Author-only primary condition. Builds were measured separately, not inside the timed edit. Including build + fix would widen the gap, so the reported numbers are conservative toward HTML.
Single model — addressed. Exp 1–3 used Opus 4.8; Exp 4 re-ran the benchmark with Sonnet 4.6 as editor and reproduced the gap (1.55× / 1.56×).
Same-model judge — addressed. Exp 4's judge (Opus) is a different model from its editor (Sonnet), giving editor-independent grading.
We authored the tasks — addressed. Exp 4 added two tasks generated by a different model; the gap held on both.
Modest n. n=3 (Exp 2), n=2 (Exp 3 and Exp 4) per cell. Variance was moderate and the direction held on every aggregate.
A human judge would still be stronger. All judges are LLMs. Cross-model agreement (Opus and the editors) is reassuring but not a substitute for human grading on a contested case.
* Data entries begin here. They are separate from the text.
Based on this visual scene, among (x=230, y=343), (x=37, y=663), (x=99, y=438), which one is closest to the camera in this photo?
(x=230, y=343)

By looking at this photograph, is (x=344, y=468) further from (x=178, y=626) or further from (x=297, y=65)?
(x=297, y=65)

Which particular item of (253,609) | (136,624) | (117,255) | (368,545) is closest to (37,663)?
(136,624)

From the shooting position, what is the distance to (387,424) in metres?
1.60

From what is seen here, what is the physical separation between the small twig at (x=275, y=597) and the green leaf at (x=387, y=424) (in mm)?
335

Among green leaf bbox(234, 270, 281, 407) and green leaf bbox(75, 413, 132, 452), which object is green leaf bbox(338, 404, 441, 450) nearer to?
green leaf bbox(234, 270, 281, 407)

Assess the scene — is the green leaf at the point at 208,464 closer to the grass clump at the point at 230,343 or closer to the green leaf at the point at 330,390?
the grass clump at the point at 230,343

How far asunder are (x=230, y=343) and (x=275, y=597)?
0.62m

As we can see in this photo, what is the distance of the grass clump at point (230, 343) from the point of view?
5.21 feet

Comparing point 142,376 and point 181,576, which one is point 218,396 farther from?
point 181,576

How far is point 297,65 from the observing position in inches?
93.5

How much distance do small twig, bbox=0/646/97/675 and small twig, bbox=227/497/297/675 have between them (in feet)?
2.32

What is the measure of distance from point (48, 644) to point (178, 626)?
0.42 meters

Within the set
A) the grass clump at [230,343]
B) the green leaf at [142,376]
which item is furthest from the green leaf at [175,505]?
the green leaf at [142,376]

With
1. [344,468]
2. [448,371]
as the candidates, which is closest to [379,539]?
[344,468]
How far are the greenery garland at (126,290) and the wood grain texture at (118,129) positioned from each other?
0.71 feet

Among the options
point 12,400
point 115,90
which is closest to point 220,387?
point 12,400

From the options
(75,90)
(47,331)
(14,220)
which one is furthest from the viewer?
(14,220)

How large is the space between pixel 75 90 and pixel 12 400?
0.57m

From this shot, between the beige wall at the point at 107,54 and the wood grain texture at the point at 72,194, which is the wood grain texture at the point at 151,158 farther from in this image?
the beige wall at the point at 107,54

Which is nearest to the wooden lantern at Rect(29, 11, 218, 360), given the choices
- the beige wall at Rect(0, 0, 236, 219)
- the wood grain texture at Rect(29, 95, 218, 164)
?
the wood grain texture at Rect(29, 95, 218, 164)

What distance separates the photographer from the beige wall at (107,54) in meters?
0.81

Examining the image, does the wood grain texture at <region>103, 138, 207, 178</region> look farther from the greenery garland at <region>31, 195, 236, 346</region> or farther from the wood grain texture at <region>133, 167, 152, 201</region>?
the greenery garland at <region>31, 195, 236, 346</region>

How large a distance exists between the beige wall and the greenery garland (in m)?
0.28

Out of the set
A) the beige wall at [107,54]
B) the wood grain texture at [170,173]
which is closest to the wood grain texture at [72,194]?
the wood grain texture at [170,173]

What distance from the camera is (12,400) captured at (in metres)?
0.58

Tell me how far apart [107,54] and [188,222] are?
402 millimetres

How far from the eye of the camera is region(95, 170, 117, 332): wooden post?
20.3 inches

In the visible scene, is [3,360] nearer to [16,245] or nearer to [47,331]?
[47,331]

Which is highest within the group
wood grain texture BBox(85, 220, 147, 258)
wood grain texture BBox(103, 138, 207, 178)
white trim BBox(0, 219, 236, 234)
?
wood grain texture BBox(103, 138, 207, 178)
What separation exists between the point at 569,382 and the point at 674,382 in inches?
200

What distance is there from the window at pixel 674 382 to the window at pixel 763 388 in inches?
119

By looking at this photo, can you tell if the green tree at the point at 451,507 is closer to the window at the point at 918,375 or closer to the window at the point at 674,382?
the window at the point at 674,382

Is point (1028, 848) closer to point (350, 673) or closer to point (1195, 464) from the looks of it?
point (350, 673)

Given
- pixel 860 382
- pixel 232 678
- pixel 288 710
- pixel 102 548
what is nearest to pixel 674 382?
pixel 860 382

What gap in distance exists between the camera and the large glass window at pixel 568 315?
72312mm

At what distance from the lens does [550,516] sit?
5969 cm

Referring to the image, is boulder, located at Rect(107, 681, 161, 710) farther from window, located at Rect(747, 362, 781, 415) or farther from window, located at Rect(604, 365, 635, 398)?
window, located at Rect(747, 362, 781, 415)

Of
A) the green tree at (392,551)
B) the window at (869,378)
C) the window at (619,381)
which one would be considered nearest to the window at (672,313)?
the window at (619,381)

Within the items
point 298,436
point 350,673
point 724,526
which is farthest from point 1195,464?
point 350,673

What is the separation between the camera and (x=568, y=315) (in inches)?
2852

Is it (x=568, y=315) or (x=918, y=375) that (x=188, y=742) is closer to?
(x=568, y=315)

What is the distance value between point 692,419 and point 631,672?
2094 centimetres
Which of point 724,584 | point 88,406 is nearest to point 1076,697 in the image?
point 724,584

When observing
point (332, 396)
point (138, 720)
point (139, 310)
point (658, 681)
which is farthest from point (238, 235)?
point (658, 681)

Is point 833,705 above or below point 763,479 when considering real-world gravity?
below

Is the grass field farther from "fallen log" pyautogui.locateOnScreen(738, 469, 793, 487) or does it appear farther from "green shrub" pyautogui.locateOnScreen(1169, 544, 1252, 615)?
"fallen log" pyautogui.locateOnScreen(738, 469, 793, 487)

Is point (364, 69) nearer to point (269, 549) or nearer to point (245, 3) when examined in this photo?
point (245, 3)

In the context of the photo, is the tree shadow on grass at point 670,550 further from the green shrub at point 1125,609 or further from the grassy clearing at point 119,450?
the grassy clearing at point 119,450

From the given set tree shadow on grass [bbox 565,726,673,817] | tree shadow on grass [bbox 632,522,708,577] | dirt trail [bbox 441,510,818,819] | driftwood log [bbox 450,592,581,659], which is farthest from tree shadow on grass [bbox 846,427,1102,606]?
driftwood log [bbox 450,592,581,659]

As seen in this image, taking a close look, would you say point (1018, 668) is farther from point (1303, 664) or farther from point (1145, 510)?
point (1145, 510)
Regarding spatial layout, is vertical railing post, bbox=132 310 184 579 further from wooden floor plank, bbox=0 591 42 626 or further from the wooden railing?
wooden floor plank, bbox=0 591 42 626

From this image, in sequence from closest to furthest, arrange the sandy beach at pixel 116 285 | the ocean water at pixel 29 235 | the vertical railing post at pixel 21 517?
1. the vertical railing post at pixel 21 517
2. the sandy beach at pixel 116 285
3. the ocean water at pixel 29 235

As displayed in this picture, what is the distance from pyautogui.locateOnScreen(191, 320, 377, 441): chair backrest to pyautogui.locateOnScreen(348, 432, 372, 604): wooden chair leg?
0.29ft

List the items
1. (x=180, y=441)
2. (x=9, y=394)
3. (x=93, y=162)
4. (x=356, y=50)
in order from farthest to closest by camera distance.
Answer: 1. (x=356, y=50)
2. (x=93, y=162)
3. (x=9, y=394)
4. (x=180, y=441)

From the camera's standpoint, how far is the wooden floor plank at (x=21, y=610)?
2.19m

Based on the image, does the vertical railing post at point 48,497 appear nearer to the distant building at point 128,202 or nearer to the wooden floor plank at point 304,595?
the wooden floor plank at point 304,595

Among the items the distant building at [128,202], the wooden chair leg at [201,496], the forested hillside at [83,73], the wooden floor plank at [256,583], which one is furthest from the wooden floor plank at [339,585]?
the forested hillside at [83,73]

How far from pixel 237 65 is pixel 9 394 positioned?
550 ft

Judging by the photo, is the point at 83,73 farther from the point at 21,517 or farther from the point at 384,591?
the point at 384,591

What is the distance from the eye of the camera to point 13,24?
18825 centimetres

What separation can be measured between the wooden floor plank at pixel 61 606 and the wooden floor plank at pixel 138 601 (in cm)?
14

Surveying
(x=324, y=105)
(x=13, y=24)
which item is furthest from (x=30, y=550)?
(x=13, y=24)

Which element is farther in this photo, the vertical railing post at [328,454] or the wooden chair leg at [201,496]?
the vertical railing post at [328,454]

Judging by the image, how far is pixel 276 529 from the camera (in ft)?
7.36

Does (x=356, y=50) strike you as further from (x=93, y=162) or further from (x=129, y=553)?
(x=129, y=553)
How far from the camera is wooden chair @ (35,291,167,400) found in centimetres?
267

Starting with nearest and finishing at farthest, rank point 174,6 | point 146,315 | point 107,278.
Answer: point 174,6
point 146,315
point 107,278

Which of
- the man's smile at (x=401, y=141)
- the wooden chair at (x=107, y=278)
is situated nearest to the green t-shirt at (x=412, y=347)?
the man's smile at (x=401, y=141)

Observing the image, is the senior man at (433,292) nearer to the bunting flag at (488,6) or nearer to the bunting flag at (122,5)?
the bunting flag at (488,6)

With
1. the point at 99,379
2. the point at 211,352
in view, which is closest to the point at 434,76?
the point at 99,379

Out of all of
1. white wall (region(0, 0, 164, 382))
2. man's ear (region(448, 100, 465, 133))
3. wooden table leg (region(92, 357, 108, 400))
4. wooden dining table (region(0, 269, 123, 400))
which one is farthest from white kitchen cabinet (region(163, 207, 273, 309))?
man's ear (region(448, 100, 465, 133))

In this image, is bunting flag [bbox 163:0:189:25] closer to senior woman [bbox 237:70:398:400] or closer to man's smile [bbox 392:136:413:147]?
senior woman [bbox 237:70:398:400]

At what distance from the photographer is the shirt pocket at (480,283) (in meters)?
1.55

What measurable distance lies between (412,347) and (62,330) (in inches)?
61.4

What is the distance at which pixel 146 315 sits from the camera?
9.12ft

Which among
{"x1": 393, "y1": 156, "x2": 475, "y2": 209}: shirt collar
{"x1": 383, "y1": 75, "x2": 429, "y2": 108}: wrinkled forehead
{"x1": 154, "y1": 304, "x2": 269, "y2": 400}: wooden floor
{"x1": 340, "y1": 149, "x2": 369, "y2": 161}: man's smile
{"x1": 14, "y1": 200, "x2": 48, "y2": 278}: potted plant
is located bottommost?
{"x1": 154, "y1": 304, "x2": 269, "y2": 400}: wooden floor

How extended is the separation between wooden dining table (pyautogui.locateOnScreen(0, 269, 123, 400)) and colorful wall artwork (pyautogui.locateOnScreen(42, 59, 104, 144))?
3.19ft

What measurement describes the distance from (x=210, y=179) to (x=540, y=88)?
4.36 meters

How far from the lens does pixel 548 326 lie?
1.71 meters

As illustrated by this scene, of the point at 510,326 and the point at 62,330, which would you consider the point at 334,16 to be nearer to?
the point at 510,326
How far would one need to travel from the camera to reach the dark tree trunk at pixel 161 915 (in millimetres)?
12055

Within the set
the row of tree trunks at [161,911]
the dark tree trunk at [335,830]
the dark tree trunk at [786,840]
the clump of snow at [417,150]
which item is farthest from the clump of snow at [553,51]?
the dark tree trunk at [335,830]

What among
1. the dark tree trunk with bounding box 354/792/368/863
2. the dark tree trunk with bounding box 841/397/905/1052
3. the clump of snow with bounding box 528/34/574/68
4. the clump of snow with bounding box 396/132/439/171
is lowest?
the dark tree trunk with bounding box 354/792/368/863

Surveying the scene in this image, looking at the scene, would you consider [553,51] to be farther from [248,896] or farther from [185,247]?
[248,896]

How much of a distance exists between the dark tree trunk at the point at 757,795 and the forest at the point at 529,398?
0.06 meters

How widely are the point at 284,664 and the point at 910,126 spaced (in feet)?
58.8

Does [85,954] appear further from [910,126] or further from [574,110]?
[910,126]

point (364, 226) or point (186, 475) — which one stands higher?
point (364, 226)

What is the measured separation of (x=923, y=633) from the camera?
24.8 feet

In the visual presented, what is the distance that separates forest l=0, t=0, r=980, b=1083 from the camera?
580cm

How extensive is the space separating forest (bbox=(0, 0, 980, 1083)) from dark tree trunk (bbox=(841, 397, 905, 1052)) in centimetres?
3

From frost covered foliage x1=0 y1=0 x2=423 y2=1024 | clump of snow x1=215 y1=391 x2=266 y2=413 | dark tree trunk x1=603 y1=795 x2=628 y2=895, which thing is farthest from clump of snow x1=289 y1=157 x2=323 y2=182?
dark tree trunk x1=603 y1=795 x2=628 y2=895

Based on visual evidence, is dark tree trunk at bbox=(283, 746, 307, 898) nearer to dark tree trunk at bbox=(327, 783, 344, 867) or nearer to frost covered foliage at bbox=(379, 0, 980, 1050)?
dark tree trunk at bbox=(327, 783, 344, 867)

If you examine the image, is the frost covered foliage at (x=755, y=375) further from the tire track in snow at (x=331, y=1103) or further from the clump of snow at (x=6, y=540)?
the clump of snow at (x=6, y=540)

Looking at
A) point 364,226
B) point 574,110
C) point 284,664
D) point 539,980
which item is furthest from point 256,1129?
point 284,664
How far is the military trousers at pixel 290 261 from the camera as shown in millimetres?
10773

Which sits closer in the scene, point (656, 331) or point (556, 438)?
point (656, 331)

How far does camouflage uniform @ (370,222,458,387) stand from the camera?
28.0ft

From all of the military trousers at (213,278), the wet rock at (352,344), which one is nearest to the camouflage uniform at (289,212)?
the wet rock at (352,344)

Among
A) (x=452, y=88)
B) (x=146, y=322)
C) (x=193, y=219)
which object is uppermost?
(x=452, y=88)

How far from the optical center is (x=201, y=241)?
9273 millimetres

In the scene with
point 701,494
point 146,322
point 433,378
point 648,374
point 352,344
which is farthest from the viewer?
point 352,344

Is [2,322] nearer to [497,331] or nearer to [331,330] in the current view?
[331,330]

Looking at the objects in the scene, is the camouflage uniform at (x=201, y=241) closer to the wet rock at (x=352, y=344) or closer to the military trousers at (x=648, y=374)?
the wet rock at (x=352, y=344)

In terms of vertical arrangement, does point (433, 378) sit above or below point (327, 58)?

Exp 3 HTML baseline is plain static HTML (no inject-nav), harsher than real docs-playbook on the rename task specifically.

Reproducibility¶

Each agent self-reported time via date; tokens were recovered from API transcripts (sum of input + cache + output per call, streaming-de-duplicated). Cost-weighted tokens use fresh_in + 1.25×cache_write + 0.1×cache_read + 5×output. Tasks were applied to isolated repo copies so trials could run in parallel; outputs were graded by an independent agent against each stack's own conventions. Run date: 2026-06-02.